— What this task involves —
Extract every line of the material that holds the string "States".

— Data listing —
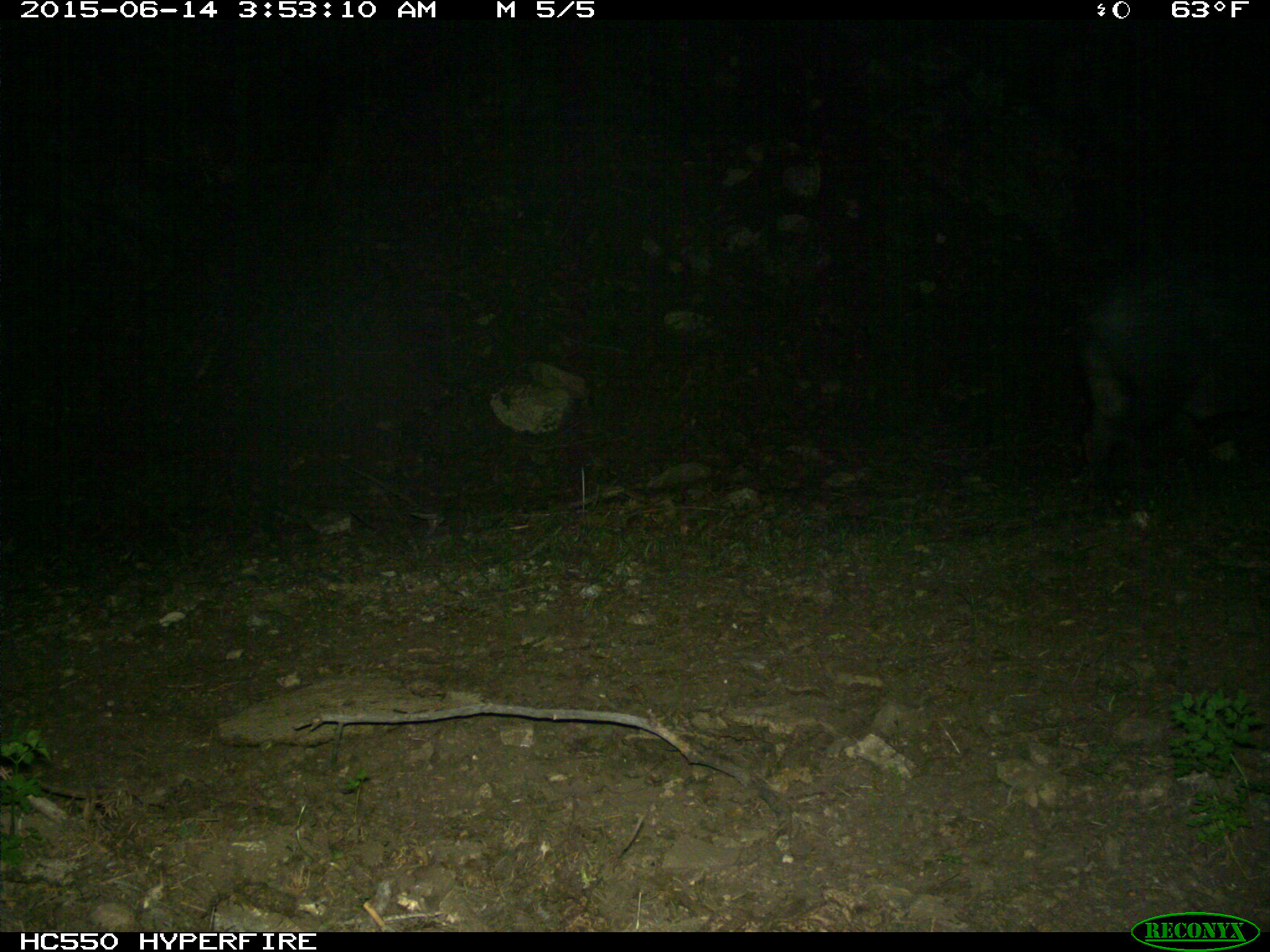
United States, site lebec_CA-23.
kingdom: Animalia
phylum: Chordata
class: Mammalia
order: Artiodactyla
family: Suidae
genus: Sus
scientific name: Sus scrofa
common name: wild boar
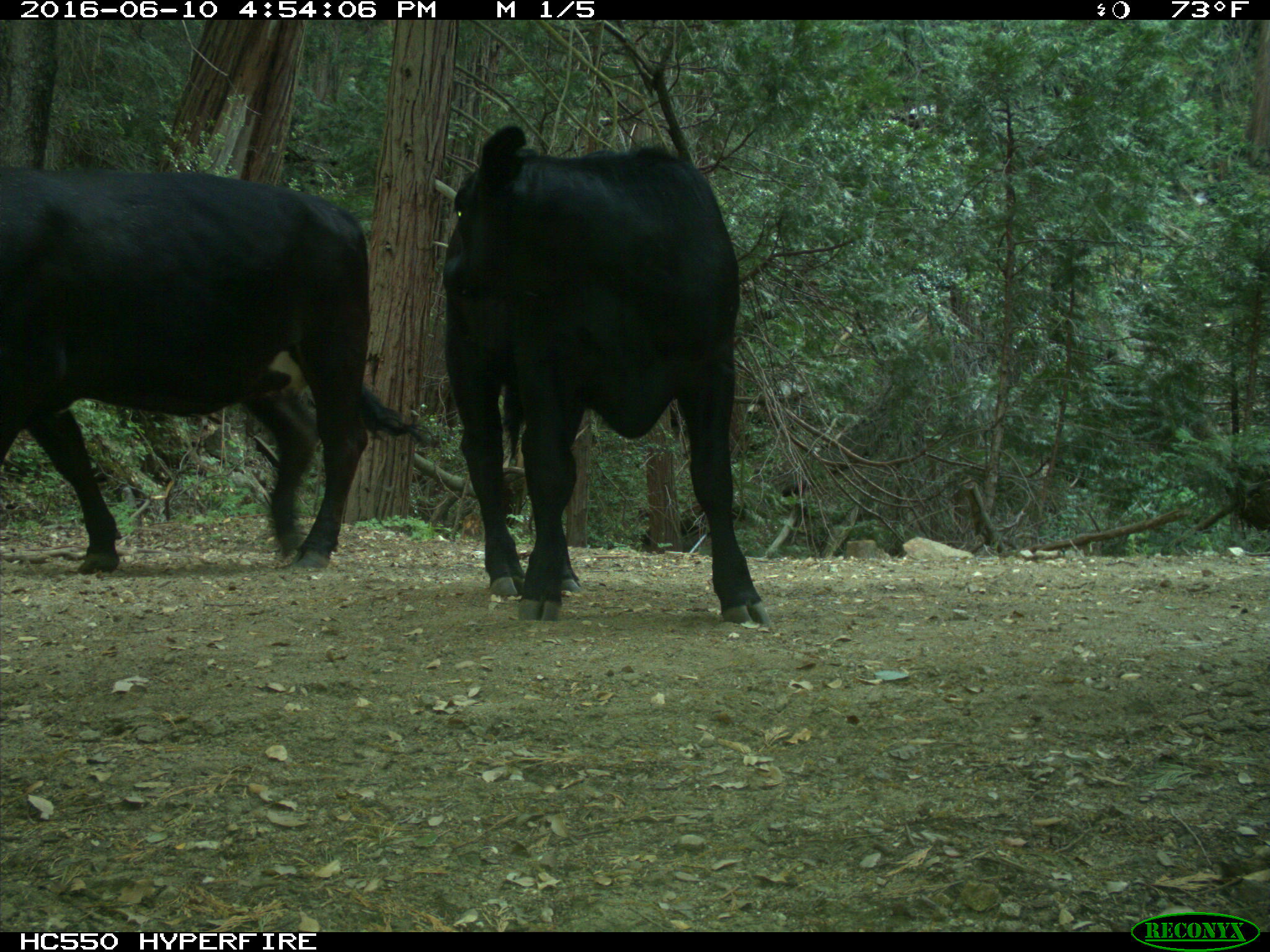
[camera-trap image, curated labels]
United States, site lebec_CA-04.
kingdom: Animalia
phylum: Chordata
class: Mammalia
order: Artiodactyla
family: Bovidae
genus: Bos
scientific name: Bos taurus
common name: domestic cow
Bos taurus (domestic cow).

— Exercise response —
United States, site lebec_CA-23.
United States, site lebec_CA-04.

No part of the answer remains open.